Nick dipped his spoon into a quick soup Miss Ursula had thrown together—thin and brothy, but full of meat and vegetables, and tasting better than it looked. He thought of Emilie, alone in her rooms with her dinner tray. He’d managed to excuse himself for a few moments earlier to go up and explain what had happened, but he’d bungled the whole thing because how could he explain without telling Emilie the whole sordid mess? It was hardly appropriate subject matter for the thoughts of an eleven-year-old.
To his left, Honoria set her spoon on the edge of her plate. The sound was deafening.
To his right, James ate silently.
And at the other end of the table...
India seemed to shimmer in the candlelight. She lifted her spoon to her lips, a perfect lady in one of her aunt’s reworked gowns from Paris.
He watched those full pink lips close around the edge of the spoon and had to look away.
There’d been no opportunity to speak with her privately since her father’s visit.
“Where do you plan to go?” James asked India now.
“Athens,” she said, carefully tilting her spoon to let a swirl of soup pool inside of it, keeping her eyes carefully lowered. “Perhaps Constantinople.”
“Katherine said to remind you of a merchant in Constantinople named Ashkan.”
India thought for a moment. “Oh—yes. Thank you.”

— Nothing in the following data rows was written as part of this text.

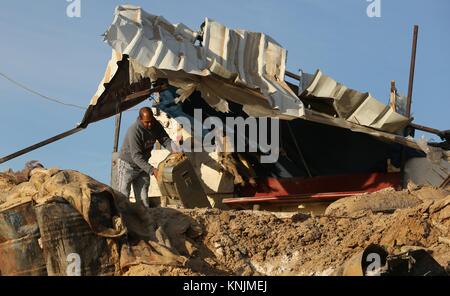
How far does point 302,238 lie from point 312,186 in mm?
4057

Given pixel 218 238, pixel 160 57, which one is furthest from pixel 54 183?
pixel 160 57

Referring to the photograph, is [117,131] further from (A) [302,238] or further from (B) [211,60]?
(A) [302,238]

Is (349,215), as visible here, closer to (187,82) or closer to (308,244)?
(308,244)

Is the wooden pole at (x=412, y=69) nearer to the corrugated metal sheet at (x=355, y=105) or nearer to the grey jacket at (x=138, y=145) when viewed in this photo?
the corrugated metal sheet at (x=355, y=105)

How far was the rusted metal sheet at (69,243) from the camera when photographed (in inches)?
254

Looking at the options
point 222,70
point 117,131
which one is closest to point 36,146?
point 117,131

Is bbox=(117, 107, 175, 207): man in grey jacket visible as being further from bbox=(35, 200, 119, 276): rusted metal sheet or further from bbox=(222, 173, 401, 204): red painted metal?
bbox=(35, 200, 119, 276): rusted metal sheet

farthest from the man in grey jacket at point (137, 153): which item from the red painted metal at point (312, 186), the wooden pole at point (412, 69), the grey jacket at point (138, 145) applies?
the wooden pole at point (412, 69)

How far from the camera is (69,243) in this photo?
6.46 meters

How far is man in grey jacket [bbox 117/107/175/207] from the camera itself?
9609 millimetres

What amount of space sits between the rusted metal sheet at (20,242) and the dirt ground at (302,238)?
1.34 m

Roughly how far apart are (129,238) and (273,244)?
4.67 feet
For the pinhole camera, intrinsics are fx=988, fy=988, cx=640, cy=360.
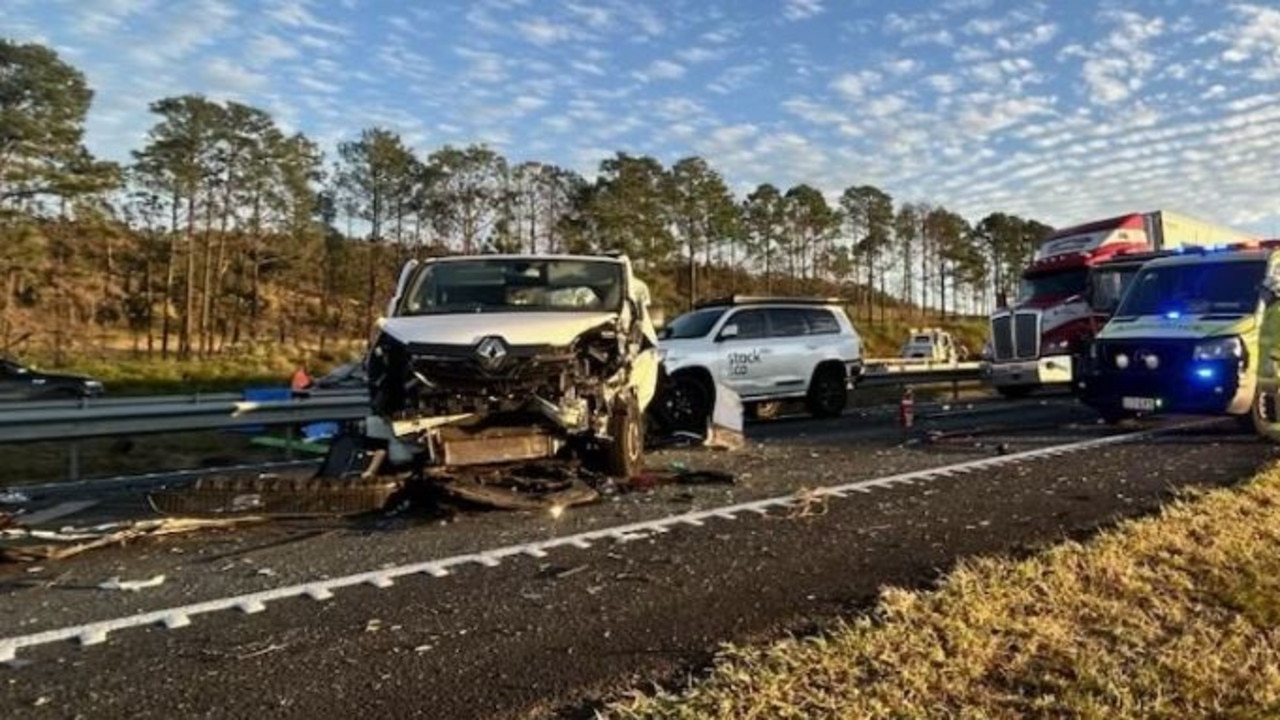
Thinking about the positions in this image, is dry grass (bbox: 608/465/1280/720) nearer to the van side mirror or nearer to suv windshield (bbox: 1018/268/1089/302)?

Honoria put down her spoon. “Staying with Nicholas would be an
excellent plan, as well,” she said crossly.
“Ree...” James said.
“Well, it would be. Certainly Taggart is grander than any ship, even if it does need a bit of repairing. Nicholas will have an army of servants in short order, and it will be as comfortable as anywhere. La, India, I simply cannot understand you.”

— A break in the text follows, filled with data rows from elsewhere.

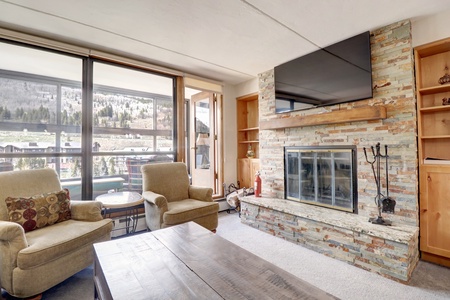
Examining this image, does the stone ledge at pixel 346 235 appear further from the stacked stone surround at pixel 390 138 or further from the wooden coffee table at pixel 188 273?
the wooden coffee table at pixel 188 273

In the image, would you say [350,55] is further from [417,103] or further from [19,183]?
[19,183]

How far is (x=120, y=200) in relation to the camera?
2.49 meters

“Honoria,” Nick said, “she doesn’t want to live in England.”
“But the two of you are married.”
Now India put down her spoon. “That may be true, Lady Ramsey, but this was never a love match.”
The hell it wasn’t.
The thought shot through Nick’s mind, and his hand stilled with his spoon halfway to his mouth.
Slowly, deliberately, he lifted it the rest of the way. Tasted his soup. Put the spoon down.
Love.
He stared at India, sitting across from him looking at once vulnerable and defiant, and suddenly he saw her again perched on the table aboard William’s ship with her toes on his chair, taunting him about loving her to distraction.

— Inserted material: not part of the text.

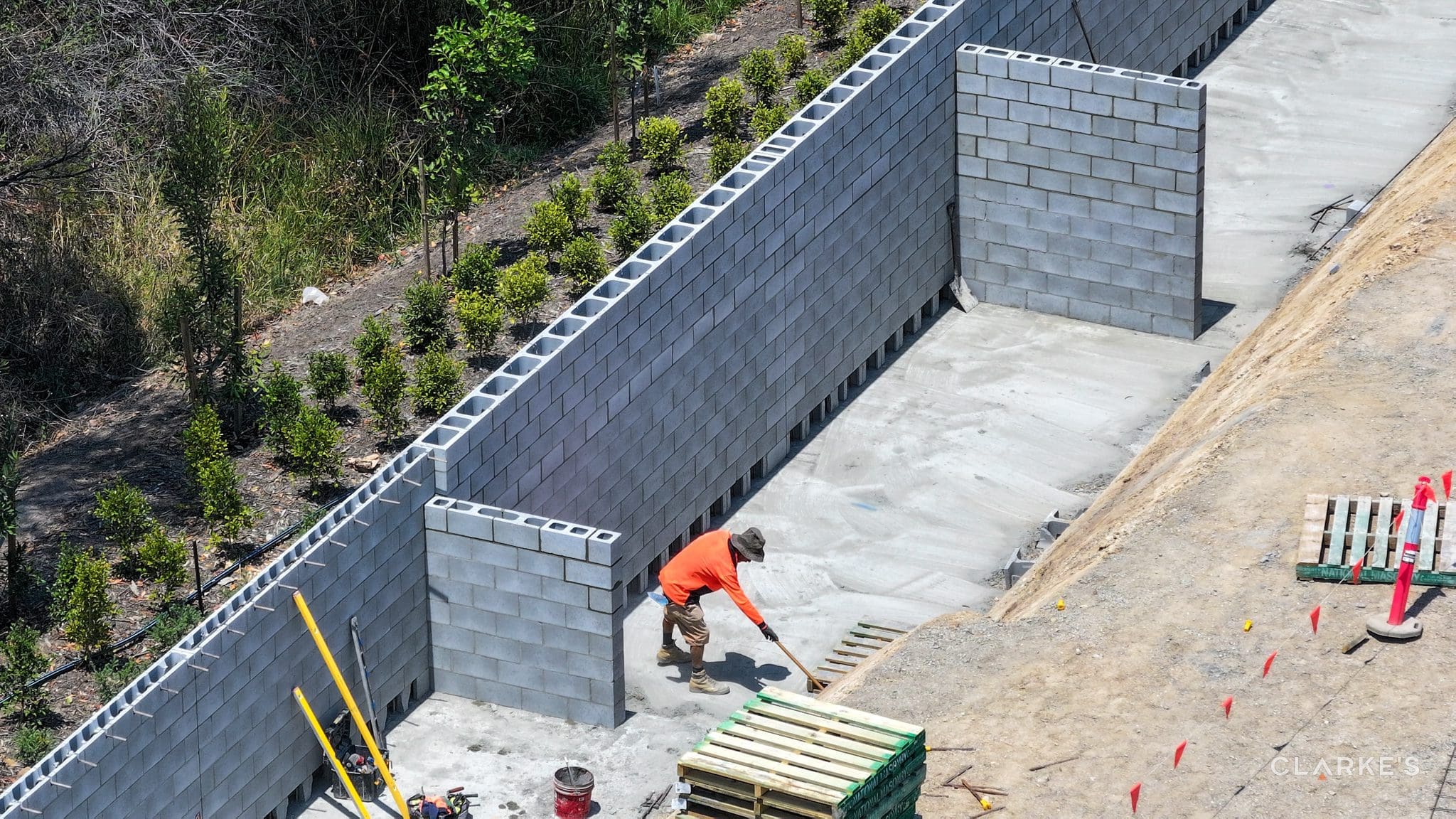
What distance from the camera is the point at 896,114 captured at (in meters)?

And damnation if it wasn’t the truth.
He loved her.
And he didn’t notice Miss Ursula approaching until she came up behind him and whispered in his ear.
He tossed his napkin aside and stood abruptly.
“What is it?” India asked.
“Emilie’s gone.”
* * *
INDIA REFUSED TO stay behind and let Nicholas and Captain Warre conduct the search. Emilie was nowhere to be found in the garden or even at Miss Ursula’s cottage.
The cold grip of fear was the specter of what they might find as they made their way down the wooded path to the pond. They hurried so fast that caution was impossible—India felt her skirts snag on a bush and heard the fabric rip.
Nicholas held a lantern, calling Emilie’s name. Ahead of them, a rippling slash of moonlight cut through the inky pond.
India heard a splash. “She’s there!” India shouldered past Nicholas and Captain Warre, hiked her skirts and ran. “Emilie!”
They burst from the woods onto the pond’s grassy banks. And there was Emilie, crouched by the water with a great mass of soggy fabric in her hands...
Scrubbing.
She looked over her shoulder, seeing them, but she only scrubbed all the more frantically. India rushed toward her with Nicholas on her heels.